_Задание 1_
На что, согласно отрывку о Комнинах, опирались Комнины?
_Задание 2_
Напишите продолжение отрывка о Комнинах, начав сразу после его последнего предложения.

_Выбранный отрывок_
Но никогда, в то же время, критика в адрес императоров не была столь резкой; никогда настолько основательно не была скомпрометирована имперская теория гегемонии империи в христианском мире и не падал так низко престиж «наместника божия» — василевса.

Комнины опирались на военную аристократию, на семейные связи, свой родственный клан, наемное войско, императорский домен. Панегиристы, как и при императорах Македонской династии, славили их благочестие, благородство, мужество. Но все чаще — в конкретных описаниях хронисты изображали их не в ореоле величия, а как «первых среди равных», рассудительных государей, способных и на смелый план, и совсем не царственную хитрость, и как стратегов, и как искусных и ловких воинов, не только выслушивающих советы, но и вступающих в дискуссию (даже публичную — с самим патриархом) и умеющих признаться в ошибке и заблуждении... Идеалы античных добродетелей (а литературой и философией древних никогда образованная имперская элита не увлекалась столь жадно и открыто, как при Комнинах) снова обрели ценность и стали критерием в оценке царственных персон. {84}

Файл byz85g.jpg

Алексей Комнин перед Христом. XII в. Библиотека Ватикана. Рим.

Данные о пространственных отношениях
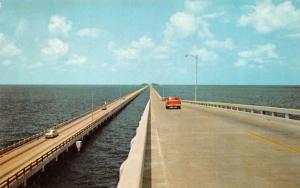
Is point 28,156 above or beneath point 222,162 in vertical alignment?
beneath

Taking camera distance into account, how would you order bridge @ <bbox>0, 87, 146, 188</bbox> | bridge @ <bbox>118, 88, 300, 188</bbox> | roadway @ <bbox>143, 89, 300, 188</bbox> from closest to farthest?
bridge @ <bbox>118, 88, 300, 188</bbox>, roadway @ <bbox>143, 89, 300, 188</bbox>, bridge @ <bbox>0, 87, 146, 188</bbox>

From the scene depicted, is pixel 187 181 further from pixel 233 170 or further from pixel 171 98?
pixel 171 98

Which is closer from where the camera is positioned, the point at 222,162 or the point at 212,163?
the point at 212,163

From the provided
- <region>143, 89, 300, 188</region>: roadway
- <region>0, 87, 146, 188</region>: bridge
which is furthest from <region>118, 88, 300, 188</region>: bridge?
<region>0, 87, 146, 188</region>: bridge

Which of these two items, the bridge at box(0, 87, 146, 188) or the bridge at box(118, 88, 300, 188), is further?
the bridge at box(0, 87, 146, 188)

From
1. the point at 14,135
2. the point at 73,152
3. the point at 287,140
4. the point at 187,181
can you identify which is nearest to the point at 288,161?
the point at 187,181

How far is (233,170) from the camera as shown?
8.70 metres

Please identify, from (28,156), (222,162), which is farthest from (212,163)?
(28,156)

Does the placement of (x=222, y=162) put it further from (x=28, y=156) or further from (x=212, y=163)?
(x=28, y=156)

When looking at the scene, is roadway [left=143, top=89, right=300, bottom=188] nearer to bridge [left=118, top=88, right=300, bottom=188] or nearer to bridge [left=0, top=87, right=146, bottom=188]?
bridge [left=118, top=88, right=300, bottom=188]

_Итоговый ответ 1_
Комнины опирались на военную аристократию, семейные связи, свой родственный клан, наемное войско и императорский домен.

_Итоговый ответ 2_
Миниатюра из Догматической Паноплии Евфимия Зигавена,

гр. 666.

Оппозиция Комнинам исходила чаще всего не из среды их сословия — военной землевладельческой аристократии, а со стороны оттесненной ими от власти, но привлекаемой — по необходимости — к управлению гражданской знати, поскольку и Комнины не нашли принципиально новых принципов организации власти, подвергнув ее аппарат лишь частичной перестройке, и поэтому нуждались в опыте «бюрократов». Критика представителей чиновной знати в адрес Комнинов была в целом ретроградной — эта знать тосковала по былому своему всевластию. Но пороки и недостатки правления василевсов эти критики подмечали порой весьма зорко и точно. В частности, именно гражданские столичные авторы, занимавшие в центральном аппарате видные должности, по достоинству оценили чреватую серьезной опасностью политику василевсов в отношении итальянского купечества: непомерные торговые льготы в их пользу, их экстерриториальность в столице империи, где им принадлежали целые кварталы, причалы, склады, их фактическая неподсудность суду империи, их разрушительное воздействие на экономику Константинополя и других крупных городов — все это вызывало всеобщий ропот, недовольство и в низах, и в среде искушенного в проблемах ремесла и торговли чиновничества. Но Комнины были глухи к этим предосторожностям: свои главные задачи они видели в военной сфере, основную опасность усматривали со стороны внешних врагов.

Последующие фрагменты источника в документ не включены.